Canadian Interest Rates Echo 2001, Yet Home Costs Surpass Incomes Thrice Over: BMO

The landscape of Canadian housing affordability presents a challenging outlook for the younger generation. BMO's recent insights into affordability illustrate the toughest home-buying environment since the housing bubble of the late 1980s. While the slight uptick in interest rates hasn't been a boon, the main concern remains: Interest rates are reminiscent of 2001, but home prices have accelerated three times faster than wages.


1988 Was The Last Time Canadian Real Estate Was This Unaffordable

It’s been nearly two generations since Canadians grappled with such high housing costs. In the expansive Greater Toronto area, the cost of home ownership consumes a staggering 79% of a median household’s earnings. This isn’t about prime downtown real estate; it's the average cost across this vast economic zone, suburbs included.

Sal Guatieri, the chief economist at BMO, mentions, “In Toronto, that amount only covers your mortgage. Expect another 8% of your income to go towards property taxes, heating, condo charges, and other housing-related expenses.”

For the majority of Canadians, the picture isn’t much brighter. For instance, in Vancouver, a median household will find 78% of their income consumed by a house. And while one might expect relief in smaller cities, the reality is slightly better but still daunting. Nationally, the average stands at 39% of income for just the mortgage. This doesn’t include other ownership expenses that further amplify the costs.

Government officials may emphasize the enhancements in living costs, but the housing scenario only deteriorates. As Guatieri comments, “Recent data suggests that the affordability issue has exacerbated over the last year due to interest rate hikes and a surge in prices.”

Source: BMO Economic Research.

The Challenge of the Stress Test

The stress test – designed to assess if borrowers can manage higher rates – has added another layer of complexity. It’s been instrumental during the recent rate increases, curtailing overborrowing. But when combined with already lofty income prerequisites, cities like Toronto become even more elusive.

As Guatieri states, “If one qualifies at an interest rate two percentage points higher than the contracted rate, it equates to 94% of annual income on mortgage service costs. This is significantly higher than the 39% limit set by federally regulated lenders, which also factors in other housing expenses.”

2001 Saw Similar Interest Rates, But Housing Affordability Was Different

While interest rates now mirror those of 2001, the affordability game has changed. BMO's data shows that in 2001, a home cost a more manageable 29% of income. The reason for today's disparity? A skewed emphasis on non-productive growth in Canada.

Guatieri elaborates, “The key distinction is the pace at which prices have surged, nearly tripling compared to incomes, increasing the ratio from four times to eleven times the income.”

Canada’s Desirable Locations Come With Hefty Price Tags

Despite the national rise in home prices, some markets remain accessible. However, the concern is that these affordable regions don’t house the majority. Guatieri points out, “One-fourth of Canadians reside in two regions that are unattainable for most, with several other areas seeing a sharp price hike in recent years.”

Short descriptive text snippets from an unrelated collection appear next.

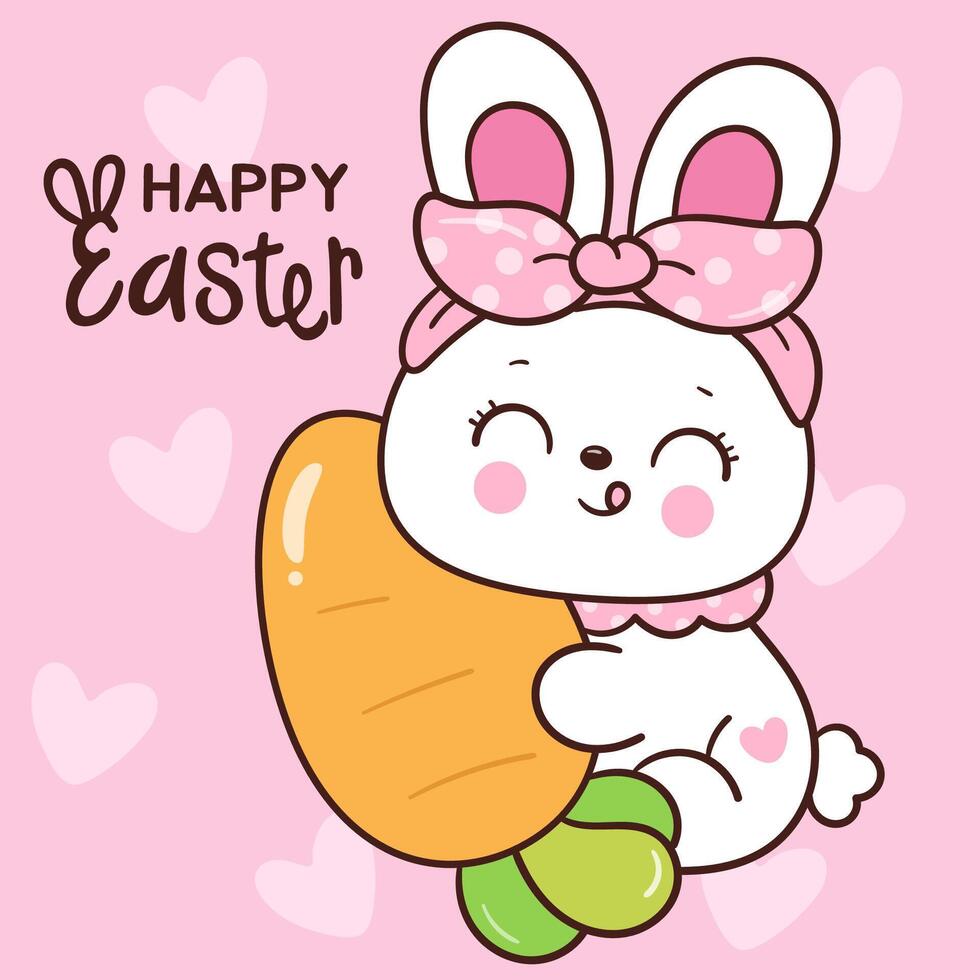 Easter card with bunny hug carrot kawaii animal cute character cartoon vector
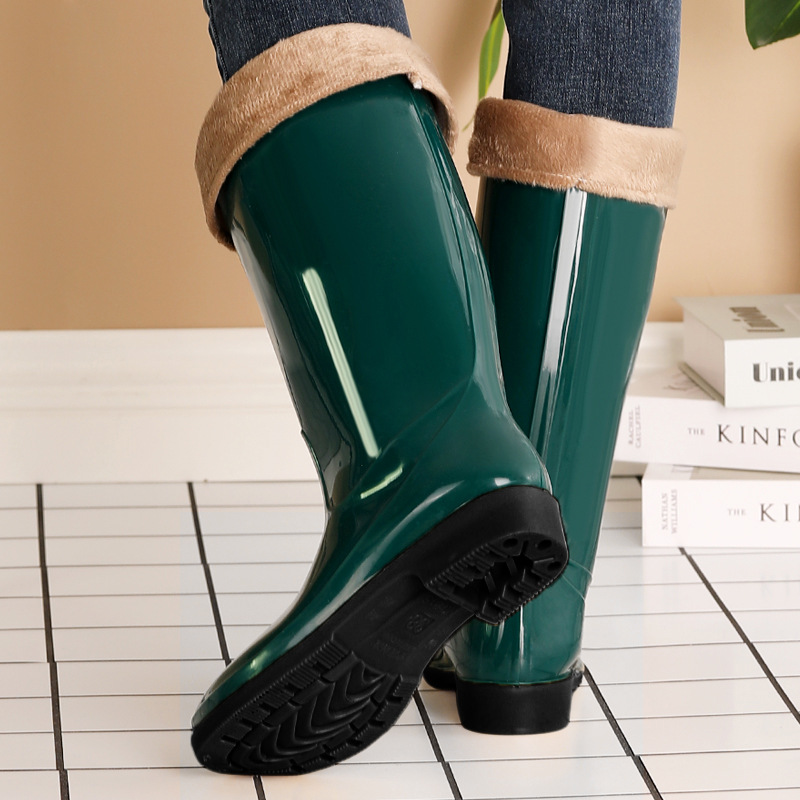 Zapatas de lluvia de mujer, zapatos de agua de alto cilindro, zapatos de goma de protección contra el trabajo, bonitas botas de agua, cocina para adultos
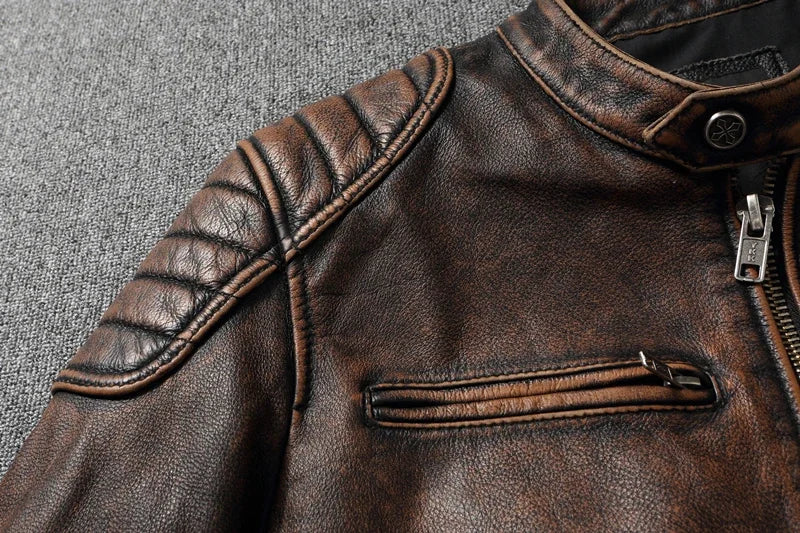 Mens Cowhide Leather Motorcycle Jacket - Plus Size Autumn Winter Stand Collar - ZOOMNSTORE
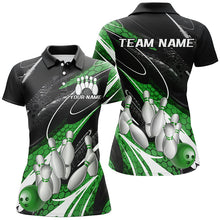 Load image into Gallery viewer, Black And Green Custom Ladies Bowling Shirts, Bowling Tournament Bowling League Shirt IPHW7701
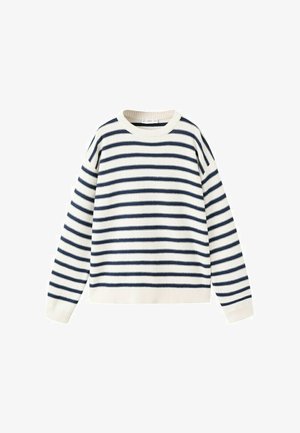 Pull en maille crème avec des rayures horizontales bleu marine, manches longues et encolure ronde.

He further suggests, “For a blend of city life and affordability, consider cities like Montreal, Calgary, or Ottawa. Here, mortgages eat up only a third of incomes, and the stress test isn’t a hurdle for many.” Moreover, places like Saskatoon, Regina, Winnipeg, Edmonton, Quebec City, London, and St. John’s have housing costs at about 20% of median incomes. These regions are attractive for investors due to their lower entry costs, facilitating a potentially profitable rental venture.

Will A Reduction In Interest Rates Aid Affordability? BMO Weighs In

Hopes for an ease in housing costs shouldn't be pinned on a rate reduction. Guatieri states, “Only a drastic drop in interest rates combined with wages outpacing housing prices over an extended duration can provide relief.”

However, this notion has a flaw – historically, reduced rates haven’t always translated to increased affordability. Research by the Bank of Canada demonstrates that in the last two decades, falling rates have spurred price hikes instead of making homes more attainable.

Further studies by the Dutch central bank reveal that lower rates tend to benefit the wealthier segments of society. Wealthy households gain more leverage from these low rates. Plus, with decreased input costs, investing in properties becomes more feasible, fueling demand.

In conclusion, the recent history of low-interest rates resulting in a surge of investors and diminished affordability seems to have faded from memory, even though its impacts are felt strongly today.